* Görev Listesi
1. "Ortaya bi karışık poğaça" başlıklı yazıda "Kar tatili olsun" sözlerinden "Öğrencide çözüm çok." sözlerine kadar olan her şeyi hiçbir değişiklik yapmadan yeniden yazınız.
2. "Ortaya bi karışık poğaça" başlıklı yazıyı kaldığı yerden devam ettiriniz.

* Metin Bölümü
==============================

29 Şubat 2012 Çarşamba

Ortaya bi karışık poğaça

Kar tatili olsun diye çok dua edersin. Merkez hariç her kampüse tatil verilmiştir... Madem bize tatil yok, bütün öğrencileri ayartır derse gitmezsin. Öğrencide çözüm çok.

Bütün gün yattım ama harbiden yattım yani. Yedim içtim uyumaya da çalıştım bi ara olmadı ama olsun. O kadar yoğun ki haftam. Hani sadece bu haftaya özgü de değil hep böyle. Pazartesi sendromum son bulurken cuma korkusu var bende. Çünkü cuma günü matematik var. Böyle sinir bozucu bir düzen olamaz. 3. sınıf olmaktan resmen nefret ettim zaten ikinci öğretim denilen hadise bizde işlemiyor. Sabahın 8:30'nda ders mi olur ya?!? Nedense ben hep böyle şikayet ediyorum ama hep oluyor işte. Bu sabahta hoca acıdı herhalde bize ya da gelemedi evinden mesaj atmış öğrencilerden birine o da duyurdu bize ders iptal diye. Ama sadece ders yani okul tatil değildi. Duyurularda hala bir şey yoksa yarın sabah çooook güzel(!) bir ders bekliyor beni.

Seneye tez yazacakmışız çok korkuyorum nedense. Bi hoca var çok ayrıntıya takılıyormuş özellikle gidip ondan alasım var. Çünkü ne kadar mükemmele yakın bir tez olursa o kadar geçme şansım artar diye bir inancım var...

İnsanlar küstüklerinde düşman olmalı diye bir şartmı var? Öyle bir şey varsa bileyim yani alttan almaktan sıkıldım bende dayanıcam düşmanlığa!

Oyunlarda sömürmeye çalışan insanlara sinir oluyorum. Hayır normal söyleseler her şeyi yollarım ama bi bakıyorum bana söylüyor başkasına söylüyo ona söylüyo buna söylüyo. Bildiğin beleşe getirmeye çalışıyorlar fazladan hemde! Bunun bir de oyun olduğunu unutup dolandıran versiyonları var onlar ayrı...!

Anaannem daha iyiymiş. Köye döndüğünde bizimle yaşayacakmış. Çok sevindim zira ben bu kadını çok seviyorum zaten adımı ondan almışım diyeceğimde olmayacak sadece benzeşiyo adımız. Çünkü benim adım kuradan çıkmış ve bir sürü isim varken 3 seferde de bu çıkmış! Seviyormuyum hayır ama Tuğba da olsun istemezdim be. Neyse anaannem bize gelince görmek istiyorum hemde çok. Yani köye gidebilirim çünkü bir daha pişmanlık yaşamak istemiyorum... Dedemi kaybetmeden bir gün önce bizim evin önüne kadar gelmişlerdi arabayla ve ben aşağı inip görmemiştim onu. Aynı şey anaannemde de olursa yok yok olmaz öyle şey görmem lazım onu mutlaka... Umarım tamamen iyileşir ya çok seviyorum ben onu.

==============================

* Veri Bölümü
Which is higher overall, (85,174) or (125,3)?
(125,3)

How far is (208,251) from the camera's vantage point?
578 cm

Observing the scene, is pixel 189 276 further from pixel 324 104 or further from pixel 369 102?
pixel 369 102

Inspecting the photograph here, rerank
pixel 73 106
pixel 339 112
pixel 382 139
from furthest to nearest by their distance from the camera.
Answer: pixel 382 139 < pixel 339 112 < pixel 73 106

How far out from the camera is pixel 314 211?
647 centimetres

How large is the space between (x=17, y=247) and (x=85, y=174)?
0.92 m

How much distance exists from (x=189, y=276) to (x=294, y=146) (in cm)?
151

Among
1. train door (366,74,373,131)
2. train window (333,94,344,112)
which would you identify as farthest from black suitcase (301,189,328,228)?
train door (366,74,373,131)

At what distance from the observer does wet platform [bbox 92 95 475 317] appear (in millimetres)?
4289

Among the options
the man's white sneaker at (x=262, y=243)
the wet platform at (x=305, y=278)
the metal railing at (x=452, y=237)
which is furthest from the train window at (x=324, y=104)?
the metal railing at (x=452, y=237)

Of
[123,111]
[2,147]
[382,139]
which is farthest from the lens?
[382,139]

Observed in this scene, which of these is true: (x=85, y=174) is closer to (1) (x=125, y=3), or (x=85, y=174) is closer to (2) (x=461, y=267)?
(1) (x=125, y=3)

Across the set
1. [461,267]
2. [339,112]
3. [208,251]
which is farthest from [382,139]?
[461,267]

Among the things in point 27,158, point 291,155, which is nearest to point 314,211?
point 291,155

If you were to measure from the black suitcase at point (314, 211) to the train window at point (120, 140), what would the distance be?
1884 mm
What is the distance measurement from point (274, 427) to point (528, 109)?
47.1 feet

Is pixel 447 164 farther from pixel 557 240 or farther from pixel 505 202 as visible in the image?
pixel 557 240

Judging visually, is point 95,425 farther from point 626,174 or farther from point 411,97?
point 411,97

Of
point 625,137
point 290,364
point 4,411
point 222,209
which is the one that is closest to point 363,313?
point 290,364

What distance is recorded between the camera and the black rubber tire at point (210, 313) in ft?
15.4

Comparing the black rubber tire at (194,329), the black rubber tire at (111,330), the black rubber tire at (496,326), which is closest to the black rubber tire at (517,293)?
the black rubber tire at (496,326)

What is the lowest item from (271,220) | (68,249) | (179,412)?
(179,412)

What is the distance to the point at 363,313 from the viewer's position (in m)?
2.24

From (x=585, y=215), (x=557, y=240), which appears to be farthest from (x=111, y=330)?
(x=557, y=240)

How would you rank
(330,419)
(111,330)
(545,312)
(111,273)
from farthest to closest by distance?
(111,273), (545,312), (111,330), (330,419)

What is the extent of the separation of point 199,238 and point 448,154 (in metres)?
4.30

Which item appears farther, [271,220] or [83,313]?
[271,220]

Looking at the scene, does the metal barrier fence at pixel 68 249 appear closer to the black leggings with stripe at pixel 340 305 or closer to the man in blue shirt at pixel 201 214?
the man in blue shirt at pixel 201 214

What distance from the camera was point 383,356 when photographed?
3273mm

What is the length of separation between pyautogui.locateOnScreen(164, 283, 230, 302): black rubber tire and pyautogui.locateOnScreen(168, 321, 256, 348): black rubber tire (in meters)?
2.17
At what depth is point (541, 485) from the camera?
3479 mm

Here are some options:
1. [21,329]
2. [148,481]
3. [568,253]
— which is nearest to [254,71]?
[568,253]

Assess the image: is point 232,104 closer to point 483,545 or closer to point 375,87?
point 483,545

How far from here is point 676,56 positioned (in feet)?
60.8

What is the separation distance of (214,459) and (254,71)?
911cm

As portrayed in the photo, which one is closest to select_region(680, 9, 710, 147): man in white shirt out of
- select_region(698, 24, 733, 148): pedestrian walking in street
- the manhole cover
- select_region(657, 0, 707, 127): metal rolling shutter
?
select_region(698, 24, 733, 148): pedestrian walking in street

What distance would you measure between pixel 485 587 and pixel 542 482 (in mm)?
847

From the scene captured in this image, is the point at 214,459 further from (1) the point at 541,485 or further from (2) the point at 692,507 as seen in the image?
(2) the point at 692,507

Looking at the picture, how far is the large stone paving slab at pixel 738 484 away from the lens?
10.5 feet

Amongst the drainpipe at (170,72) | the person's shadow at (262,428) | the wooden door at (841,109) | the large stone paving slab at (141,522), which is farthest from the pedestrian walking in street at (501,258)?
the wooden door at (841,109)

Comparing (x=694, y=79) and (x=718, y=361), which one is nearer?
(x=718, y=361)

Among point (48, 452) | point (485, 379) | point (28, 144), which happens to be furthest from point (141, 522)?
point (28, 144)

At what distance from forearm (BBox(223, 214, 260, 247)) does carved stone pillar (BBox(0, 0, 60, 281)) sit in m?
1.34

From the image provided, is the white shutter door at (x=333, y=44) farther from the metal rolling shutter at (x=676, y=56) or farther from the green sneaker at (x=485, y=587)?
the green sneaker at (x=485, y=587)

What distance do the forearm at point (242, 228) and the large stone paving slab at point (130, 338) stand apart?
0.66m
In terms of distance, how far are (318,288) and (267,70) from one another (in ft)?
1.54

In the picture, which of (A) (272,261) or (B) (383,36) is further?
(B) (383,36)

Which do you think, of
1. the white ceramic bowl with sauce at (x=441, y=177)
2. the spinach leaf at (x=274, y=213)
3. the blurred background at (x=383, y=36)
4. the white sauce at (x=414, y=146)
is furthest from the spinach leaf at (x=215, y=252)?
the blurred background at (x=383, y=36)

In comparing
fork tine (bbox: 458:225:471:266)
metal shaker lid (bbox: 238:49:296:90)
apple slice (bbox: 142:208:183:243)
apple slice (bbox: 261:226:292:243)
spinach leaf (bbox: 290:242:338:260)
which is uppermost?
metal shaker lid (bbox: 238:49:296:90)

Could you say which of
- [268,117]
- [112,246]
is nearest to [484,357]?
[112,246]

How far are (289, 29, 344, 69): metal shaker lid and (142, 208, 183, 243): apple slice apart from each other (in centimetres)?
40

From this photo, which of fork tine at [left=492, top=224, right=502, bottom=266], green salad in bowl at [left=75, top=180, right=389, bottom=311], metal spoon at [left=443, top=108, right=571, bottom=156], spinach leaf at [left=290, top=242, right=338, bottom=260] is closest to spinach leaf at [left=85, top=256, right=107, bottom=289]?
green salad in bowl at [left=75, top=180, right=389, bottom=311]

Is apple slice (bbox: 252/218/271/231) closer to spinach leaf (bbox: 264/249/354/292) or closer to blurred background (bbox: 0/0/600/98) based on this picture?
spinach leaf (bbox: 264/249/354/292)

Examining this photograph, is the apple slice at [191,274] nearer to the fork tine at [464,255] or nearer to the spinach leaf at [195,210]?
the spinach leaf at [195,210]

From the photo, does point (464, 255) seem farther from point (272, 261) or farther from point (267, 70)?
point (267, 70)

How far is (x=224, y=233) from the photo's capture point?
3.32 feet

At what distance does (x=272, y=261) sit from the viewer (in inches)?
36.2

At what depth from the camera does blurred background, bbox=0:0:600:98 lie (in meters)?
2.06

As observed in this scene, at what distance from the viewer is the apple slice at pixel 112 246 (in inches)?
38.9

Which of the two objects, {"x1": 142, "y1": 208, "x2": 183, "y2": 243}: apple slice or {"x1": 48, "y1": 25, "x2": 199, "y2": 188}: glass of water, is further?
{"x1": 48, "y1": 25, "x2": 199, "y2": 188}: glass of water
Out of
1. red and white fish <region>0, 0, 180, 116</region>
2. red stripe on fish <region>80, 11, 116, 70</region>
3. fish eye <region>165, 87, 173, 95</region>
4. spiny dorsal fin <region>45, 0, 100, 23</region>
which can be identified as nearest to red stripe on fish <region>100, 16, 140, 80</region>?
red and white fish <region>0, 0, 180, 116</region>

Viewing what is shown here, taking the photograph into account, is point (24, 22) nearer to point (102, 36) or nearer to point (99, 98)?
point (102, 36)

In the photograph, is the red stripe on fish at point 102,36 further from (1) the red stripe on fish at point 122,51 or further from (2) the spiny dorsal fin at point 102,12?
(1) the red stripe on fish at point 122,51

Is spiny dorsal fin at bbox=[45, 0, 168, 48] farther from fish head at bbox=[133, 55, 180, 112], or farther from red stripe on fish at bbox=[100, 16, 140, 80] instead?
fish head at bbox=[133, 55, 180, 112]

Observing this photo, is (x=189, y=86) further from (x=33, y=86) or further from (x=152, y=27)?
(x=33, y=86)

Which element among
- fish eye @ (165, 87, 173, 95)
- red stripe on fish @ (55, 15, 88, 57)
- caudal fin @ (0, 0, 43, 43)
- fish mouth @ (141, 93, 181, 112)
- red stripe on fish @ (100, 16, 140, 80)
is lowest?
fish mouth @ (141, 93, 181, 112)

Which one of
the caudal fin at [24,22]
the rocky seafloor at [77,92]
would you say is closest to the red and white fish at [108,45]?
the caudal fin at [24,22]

==============================

* Görevlere Göre Yanıtlar
1.
Kar tatili olsun diye çok dua edersin. Merkez hariç her kampüse tatil verilmiştir... Madem bize tatil yok, bütün öğrencileri ayartır derse gitmezsin. Öğrencide çözüm çok.

2.
Dün sabah dişim kırıldı. Teee arkalardan bitane hemide poğaça yerken. Alakasız yere yav. Dünden beri dilimin o tarafı uyuşuk çünkü kırılan dişim sağolsun kesip biçiyor. Şimdi gerçi dünkü kadar kötü değil ya. Dün bi ara peltek konuşuyordum. İnsan dilsiz olmamalı arkadaş zor iş. Söylüyorum zannediyorsun ama ağzından çıkan çok başka bir şey. Bende dünün büyük bölümünü susarak geçirdim. İşte böyle şimdi dişçi arıyorum bi baksın istiyorsa çeksin yani canımı sıkmasın benim. Ya da çekmesin nasıl yemek yicem lan ben?!? (Akşam pizzayı gayet güzel yedinn????)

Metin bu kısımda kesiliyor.